WORK TO BE COMPLETED =>
Return the records word for word. Any pictures in them are not part of the copy.

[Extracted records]
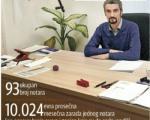 Нотар: Признајем, зарадио сам 10.000 евра за месец дана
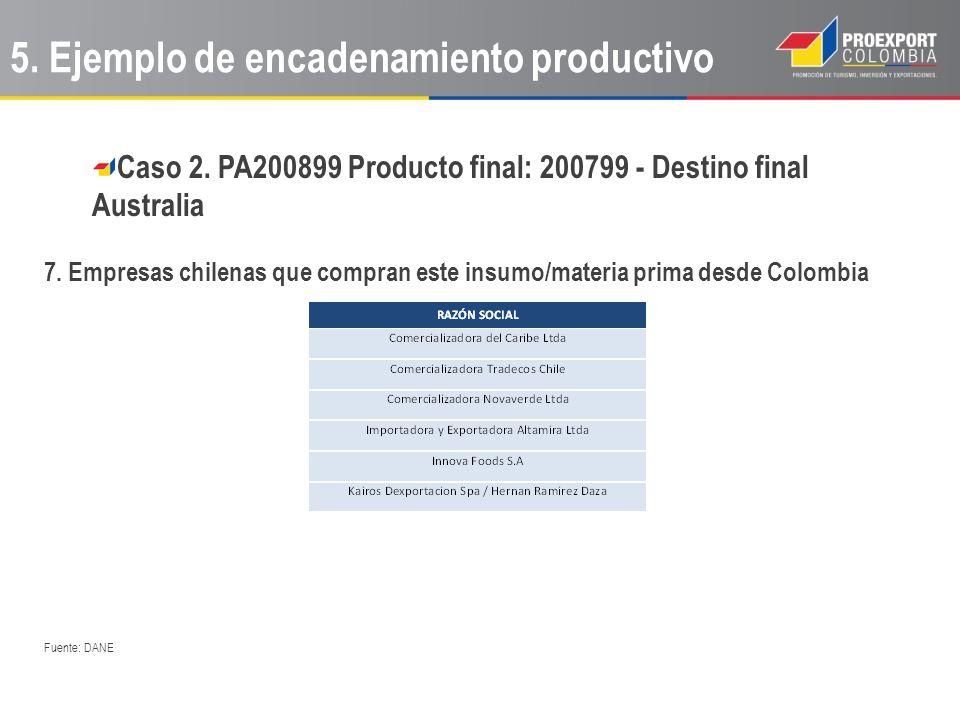 Caso 2. PA200899 Producto final: 200799 - Destino final Australia 7. Empresas chilenas que compran este insumo/materia prima desde Colombia Fuente: DA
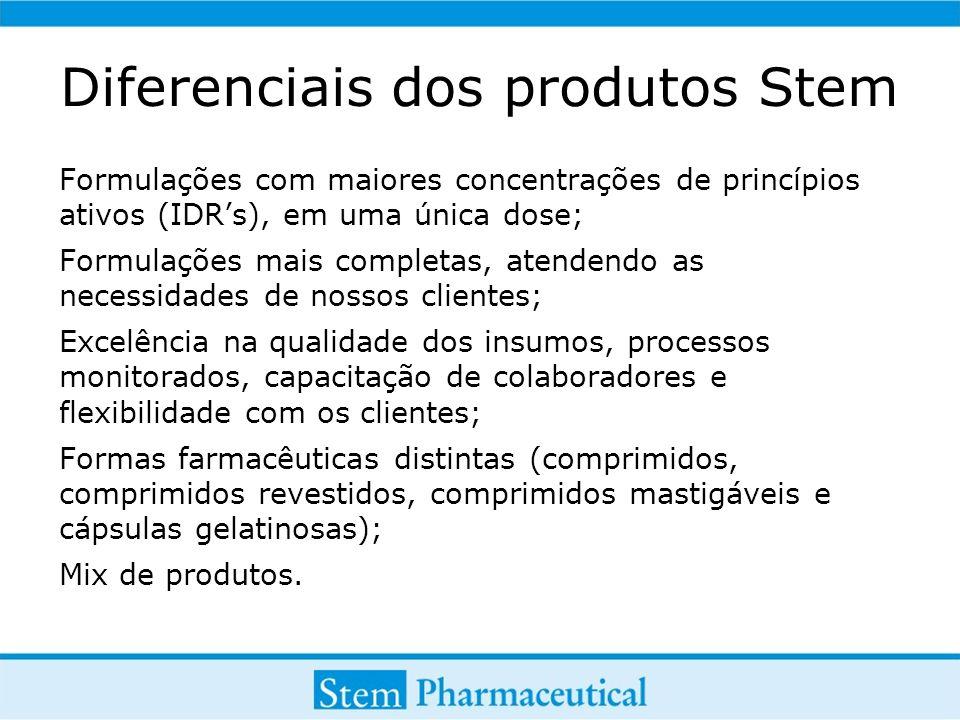 Diferenciais dos produtos Stem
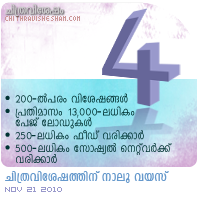 Chithravishesham: Fourth Anniversary Post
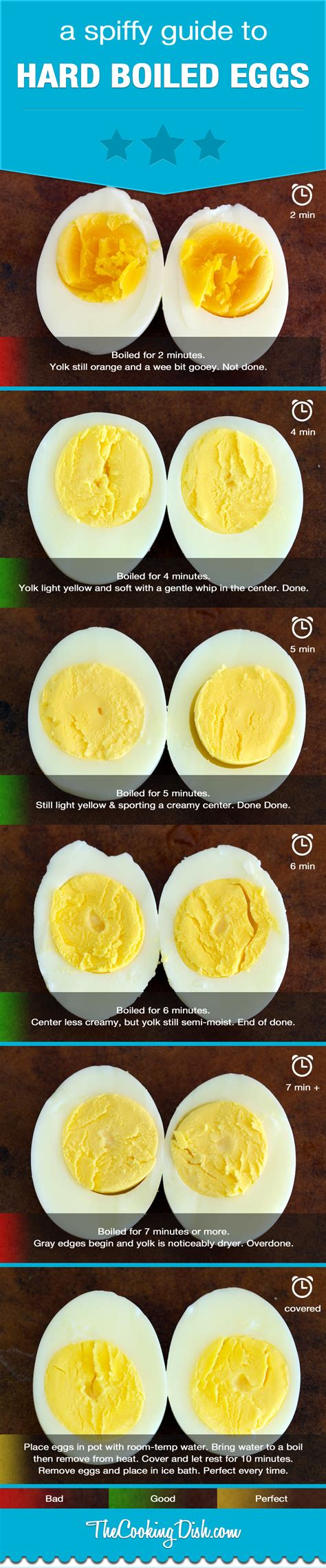 how boil question how do i boil an egg the cooking dish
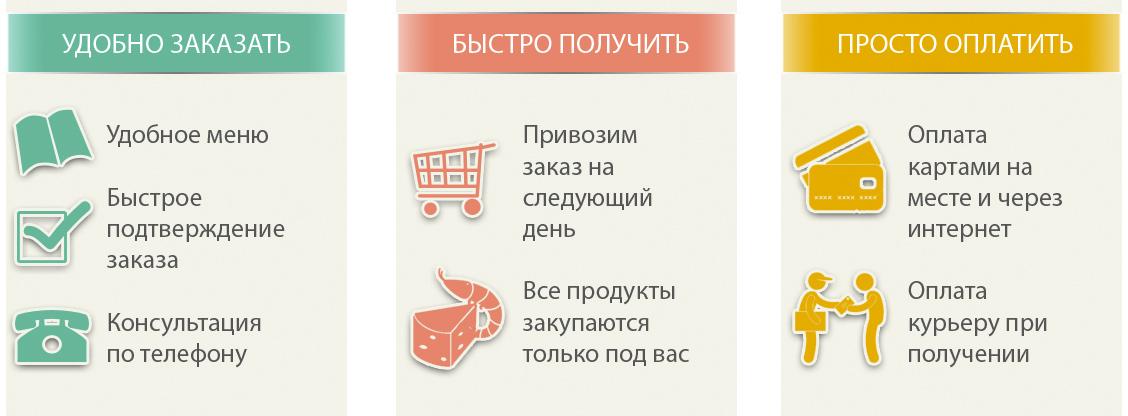 Кухни на заказ во владимире недорого фото и цены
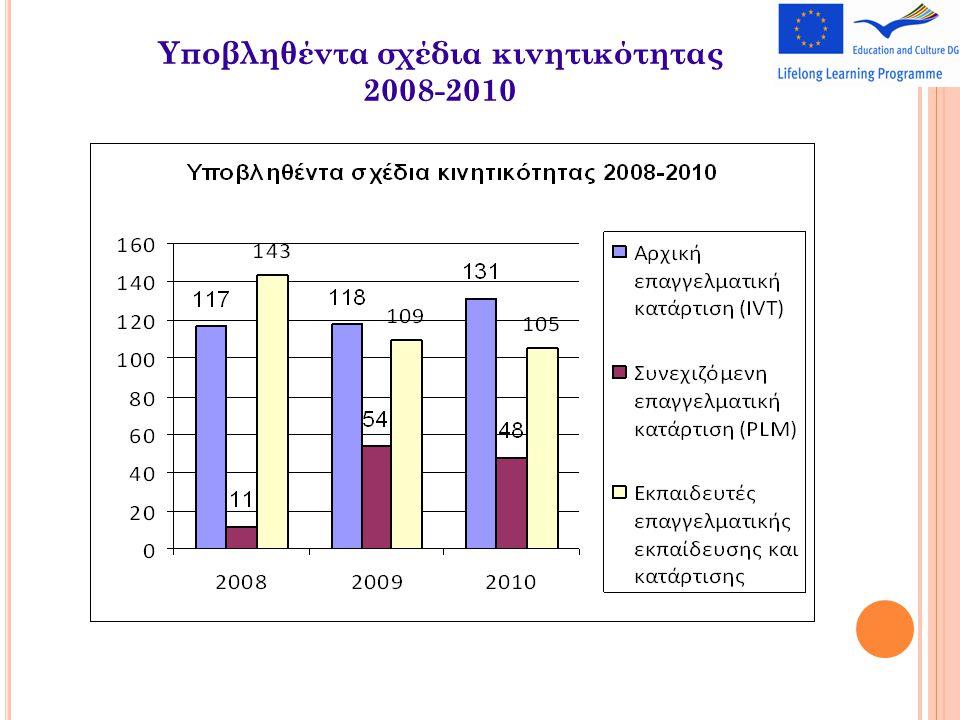 Υποβληθέντα σχέδια κινητικότητας 2008-2010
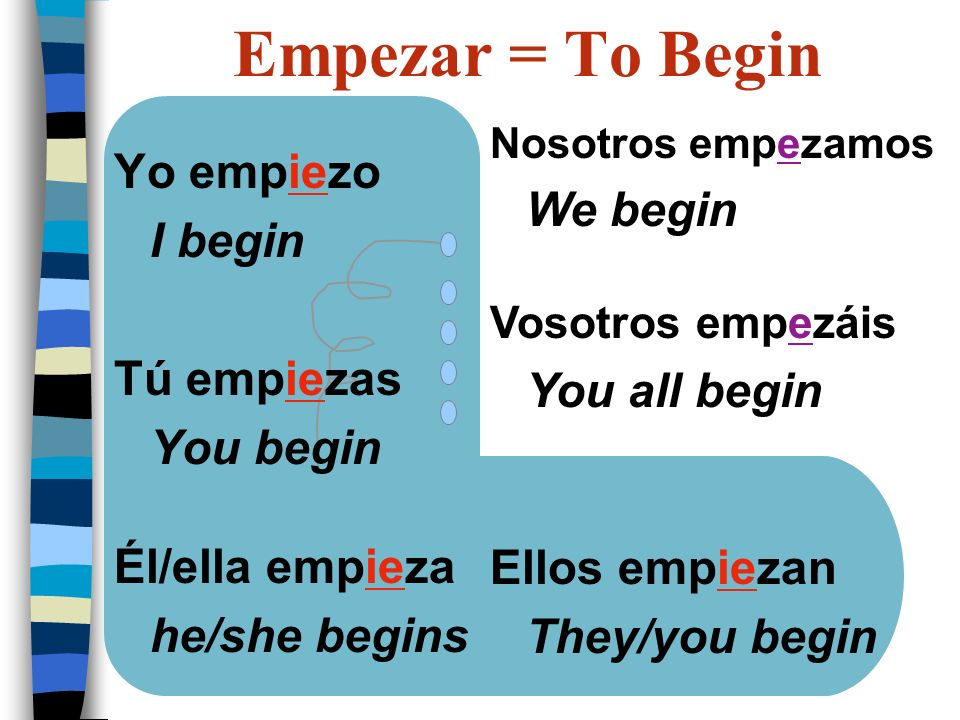 Empezar = To Begin Yo empiezo We begin I begin You all begin
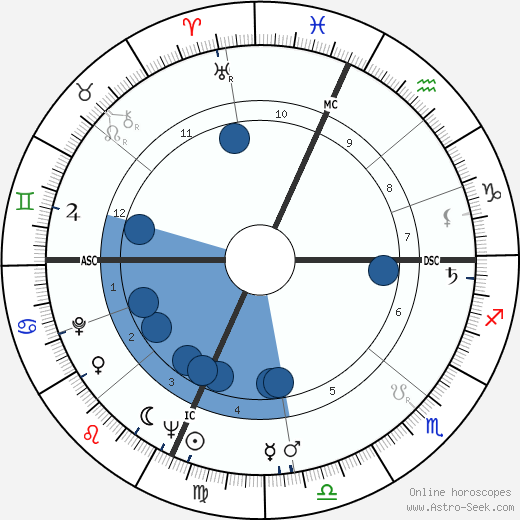 Hal Ashby wikipedia, horoscope, astrology, instagram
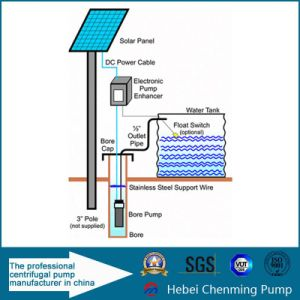 Mini Hot Water Pressure Heating Pump, Solar Circulation Pump pictures & photos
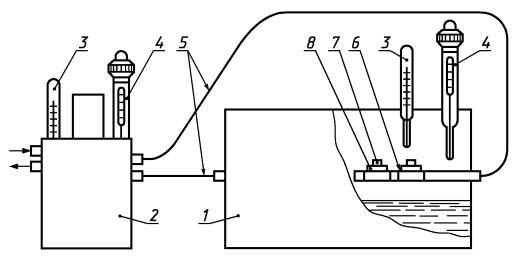 4 - контактные термометры;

EXERCISE OUTPUT =>
 Нотар: Признајем, зарадио сам 10.000 евра за месец дана
 Caso 2. PA200899 Producto final: 200799 - Destino final Australia 7. Empresas chilenas que compran este insumo/materia prima desde Colombia Fuente: DA
 Diferenciais dos produtos Stem
 Chithravishesham: Fourth Anniversary Post
 how boil question how do i boil an egg the cooking dish
 Кухни на заказ во владимире недорого фото и цены
 Υποβληθέντα σχέδια κινητικότητας 2008-2010
 Empezar = To Begin Yo empiezo We begin I begin You all begin
 Hal Ashby wikipedia, horoscope, astrology, instagram
 Mini Hot Water Pressure Heating Pump, Solar Circulation Pump pictures & photos
 4 - контактные термометры;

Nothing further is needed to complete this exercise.